Ahmad : Bah ca bouge pas mal, j’ai des périodes (rire). Pour la période « Justin Herman Plaza », c’était une sorte de retours à mes fondamentaux avec les ambiances épiques, grandiloquentes mais un peu oniriques et poétiques aussi. En bouquin j’ai pas mal lu de Donald Goines, là je termine juste « Dans l’abime du temps » de H.P. Lovecraft, le dernier Karim Madani m’a bien plu aussi. Le film qui m’a vraiment parlé ces derniers temps c’est « Two Lovers », de James Gray. Lui, je kif carrément son univers, il a une recherche de la justesse qui me parle vraiment. C’est du « quotidien » épique. Apres il y a quelques séries, comme « Breaking bad », « The Wire », qui m’ont fait squatté l’écran, ainsi que quelques classiques de James Cagney. Au niveau musical ces derniers temps j’ai beaucoup écouté l’album « Down to Earth » de Wonder, « Transformer » et « Berlin » de Lou Reed me giflent a chaque fois, le groupe Hint vs Ez3kiel. Pas mal de reggae aussi, comme The Congoes surtout leur « Heat of the Congoes », et j’ai bien aimé le dernier Biolay. Niveau rap, le « black album » de Jay-z tourne encore beaucoup, le dernier Cam’ron, Elzhi, The Clipse, le Q-tip. J’ai énormément écouté le « Layover » de Evidence, et il y a un p’tit nouveau J-cole, j’ai vraiment kiffé sa Tape « The Warm Up ».

Adikt : Quel regard tu portes sur tes deux précédents albums ?

Ahmad : Je les réécoute rarement mais je les aime bien. Ils me sont nostalgiques replacés dans leur contexte. Ils portent bien l’air du temps auxquels chacun a été conçus. En fait j’ai eu pour tous les projets le même objectif final, mais ils se font à chaque fois de manières différentes. Au fil du temps je vois de plus en plus mes 2 précédents albums comme ayant la même finalité mais avec les styles et les manières propres à ce que je ressentais pour la conception de chacun. Il en est de même pour le « Justin Herman Plaza », c’était toujours le même objectif mais d’une manière un peu différente. « Je suis Coltrane avec une paire de Nike / Ma zik se rapproche de ce qu’ils appellent le rap »

Adikt : Personnellement, les musiques que j’ai le moins appréciées sur l’album sont celles où tu n’es pas seul. Je trouve qu’elles tranchent avec le reste des titres, principalement parce que les deux concernés semblent vraiment un cran en dessous de toi au niveau flow, purement rap (c’est un avis strictement personnel). Qui sont Marcus Monk et Grio ? Que penses-tu de ça ?
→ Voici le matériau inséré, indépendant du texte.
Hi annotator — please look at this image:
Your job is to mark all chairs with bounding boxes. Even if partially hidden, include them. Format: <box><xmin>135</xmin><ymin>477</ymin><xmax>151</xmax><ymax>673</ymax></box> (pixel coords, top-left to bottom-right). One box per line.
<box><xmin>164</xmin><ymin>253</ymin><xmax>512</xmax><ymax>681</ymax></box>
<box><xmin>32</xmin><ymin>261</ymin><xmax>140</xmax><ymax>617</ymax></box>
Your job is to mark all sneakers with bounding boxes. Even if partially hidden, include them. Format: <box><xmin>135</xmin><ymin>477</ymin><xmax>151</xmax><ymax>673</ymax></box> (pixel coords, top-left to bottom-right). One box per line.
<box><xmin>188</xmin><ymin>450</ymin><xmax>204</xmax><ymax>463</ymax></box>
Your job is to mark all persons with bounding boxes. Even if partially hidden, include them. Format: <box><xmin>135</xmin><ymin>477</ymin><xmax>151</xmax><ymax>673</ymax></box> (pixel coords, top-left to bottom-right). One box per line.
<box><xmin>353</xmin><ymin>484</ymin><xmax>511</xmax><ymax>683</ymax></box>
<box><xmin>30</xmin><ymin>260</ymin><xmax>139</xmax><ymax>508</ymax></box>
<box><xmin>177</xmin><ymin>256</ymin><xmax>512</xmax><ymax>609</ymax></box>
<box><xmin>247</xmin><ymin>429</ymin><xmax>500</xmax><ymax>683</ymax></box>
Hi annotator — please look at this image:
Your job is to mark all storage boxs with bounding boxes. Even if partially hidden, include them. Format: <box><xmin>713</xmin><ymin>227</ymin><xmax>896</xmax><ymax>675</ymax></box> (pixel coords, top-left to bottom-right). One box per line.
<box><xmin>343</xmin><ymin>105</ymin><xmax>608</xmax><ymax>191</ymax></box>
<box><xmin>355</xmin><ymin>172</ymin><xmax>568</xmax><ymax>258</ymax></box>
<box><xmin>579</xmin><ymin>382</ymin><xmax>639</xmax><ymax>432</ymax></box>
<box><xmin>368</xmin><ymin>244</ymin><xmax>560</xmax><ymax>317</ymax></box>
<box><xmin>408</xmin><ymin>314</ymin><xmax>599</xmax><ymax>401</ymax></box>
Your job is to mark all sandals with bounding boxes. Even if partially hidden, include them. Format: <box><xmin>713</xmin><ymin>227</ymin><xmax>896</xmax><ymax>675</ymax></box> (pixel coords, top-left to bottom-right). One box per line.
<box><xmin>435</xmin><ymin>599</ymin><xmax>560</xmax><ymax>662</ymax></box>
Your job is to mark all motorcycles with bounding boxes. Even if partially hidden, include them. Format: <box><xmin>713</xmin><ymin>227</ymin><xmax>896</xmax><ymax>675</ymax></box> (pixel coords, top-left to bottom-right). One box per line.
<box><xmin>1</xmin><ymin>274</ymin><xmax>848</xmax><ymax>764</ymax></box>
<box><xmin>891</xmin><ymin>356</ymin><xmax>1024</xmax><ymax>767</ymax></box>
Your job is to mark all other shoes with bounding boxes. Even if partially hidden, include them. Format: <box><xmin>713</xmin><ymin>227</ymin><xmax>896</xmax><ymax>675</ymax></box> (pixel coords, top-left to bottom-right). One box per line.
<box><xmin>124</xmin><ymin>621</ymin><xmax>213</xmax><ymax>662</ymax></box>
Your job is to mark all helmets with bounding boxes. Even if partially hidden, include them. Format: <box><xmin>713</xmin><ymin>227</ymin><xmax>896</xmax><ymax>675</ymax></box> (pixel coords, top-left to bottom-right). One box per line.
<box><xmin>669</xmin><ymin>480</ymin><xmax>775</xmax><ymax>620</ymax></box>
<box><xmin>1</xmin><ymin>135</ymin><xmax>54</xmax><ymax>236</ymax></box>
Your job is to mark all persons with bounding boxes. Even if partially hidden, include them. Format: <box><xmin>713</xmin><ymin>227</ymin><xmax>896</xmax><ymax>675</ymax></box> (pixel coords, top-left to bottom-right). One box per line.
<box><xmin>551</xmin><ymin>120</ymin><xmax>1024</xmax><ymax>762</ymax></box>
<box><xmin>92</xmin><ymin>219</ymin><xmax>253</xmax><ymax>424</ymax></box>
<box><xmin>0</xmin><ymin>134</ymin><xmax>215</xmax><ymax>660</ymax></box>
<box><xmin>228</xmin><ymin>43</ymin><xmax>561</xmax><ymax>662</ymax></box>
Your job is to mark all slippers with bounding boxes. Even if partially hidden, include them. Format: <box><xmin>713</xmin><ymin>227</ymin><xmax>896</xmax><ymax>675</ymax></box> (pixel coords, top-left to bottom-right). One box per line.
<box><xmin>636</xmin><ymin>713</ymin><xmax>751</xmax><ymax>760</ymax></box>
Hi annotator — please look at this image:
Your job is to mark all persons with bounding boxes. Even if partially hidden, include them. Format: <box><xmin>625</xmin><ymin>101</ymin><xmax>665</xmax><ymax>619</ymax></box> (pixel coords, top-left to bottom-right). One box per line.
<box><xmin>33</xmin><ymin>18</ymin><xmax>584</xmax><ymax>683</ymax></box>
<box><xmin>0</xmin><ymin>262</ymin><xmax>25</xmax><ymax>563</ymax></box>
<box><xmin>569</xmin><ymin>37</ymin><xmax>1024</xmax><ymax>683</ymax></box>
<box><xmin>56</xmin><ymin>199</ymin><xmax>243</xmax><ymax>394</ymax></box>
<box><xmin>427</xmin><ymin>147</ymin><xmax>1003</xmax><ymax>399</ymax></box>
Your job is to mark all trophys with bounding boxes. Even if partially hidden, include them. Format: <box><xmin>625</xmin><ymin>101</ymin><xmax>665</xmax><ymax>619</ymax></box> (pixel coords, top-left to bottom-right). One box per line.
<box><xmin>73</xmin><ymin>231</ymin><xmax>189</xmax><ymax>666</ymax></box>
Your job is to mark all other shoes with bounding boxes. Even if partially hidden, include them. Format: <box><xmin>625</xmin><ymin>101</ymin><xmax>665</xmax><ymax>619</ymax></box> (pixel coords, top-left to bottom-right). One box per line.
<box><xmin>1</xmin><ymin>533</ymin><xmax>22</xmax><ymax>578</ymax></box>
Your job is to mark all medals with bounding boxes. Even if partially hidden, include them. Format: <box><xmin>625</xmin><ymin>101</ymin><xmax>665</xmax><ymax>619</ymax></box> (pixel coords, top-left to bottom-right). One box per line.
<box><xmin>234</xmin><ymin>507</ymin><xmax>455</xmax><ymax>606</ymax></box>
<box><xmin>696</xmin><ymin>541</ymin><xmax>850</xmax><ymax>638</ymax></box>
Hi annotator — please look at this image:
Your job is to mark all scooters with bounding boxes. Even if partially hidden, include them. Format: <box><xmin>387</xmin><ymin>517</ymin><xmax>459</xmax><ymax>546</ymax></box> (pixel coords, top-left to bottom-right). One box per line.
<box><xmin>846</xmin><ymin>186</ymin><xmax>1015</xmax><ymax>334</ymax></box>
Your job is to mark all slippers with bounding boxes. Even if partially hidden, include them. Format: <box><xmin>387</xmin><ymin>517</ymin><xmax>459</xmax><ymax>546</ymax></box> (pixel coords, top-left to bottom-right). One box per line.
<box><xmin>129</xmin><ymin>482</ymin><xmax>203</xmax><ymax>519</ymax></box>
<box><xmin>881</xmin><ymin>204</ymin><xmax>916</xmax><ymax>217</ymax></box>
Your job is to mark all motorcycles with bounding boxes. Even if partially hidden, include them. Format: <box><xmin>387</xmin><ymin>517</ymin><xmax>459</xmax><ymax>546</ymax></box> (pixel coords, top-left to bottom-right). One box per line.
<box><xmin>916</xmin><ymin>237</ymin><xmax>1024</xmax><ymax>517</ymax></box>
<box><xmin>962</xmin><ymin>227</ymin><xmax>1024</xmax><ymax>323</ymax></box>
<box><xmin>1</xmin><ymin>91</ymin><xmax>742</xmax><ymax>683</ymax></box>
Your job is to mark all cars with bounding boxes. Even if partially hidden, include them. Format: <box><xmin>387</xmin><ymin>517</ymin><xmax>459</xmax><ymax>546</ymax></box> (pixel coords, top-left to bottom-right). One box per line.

Ahmad : Moi je kif vraiment ce que fait Marcus Monk. Lui et Grio sont super jeunes mais je kif les écouter freestyler. Ils sont frais. Ces deux MC’s à temps partiels de Montpellier (rire). On a un peu la même vision du truc, les mêmes références… Marcus a souvent été présent pendant l’élaboration et ses remarques ont beaucoup joué sur le résultat final du EP.

Adikt : Le Justin Herman Plaza, c’est apparemment un hôtel à San Francisco (simple recherche Google…). Pourquoi ce titre ?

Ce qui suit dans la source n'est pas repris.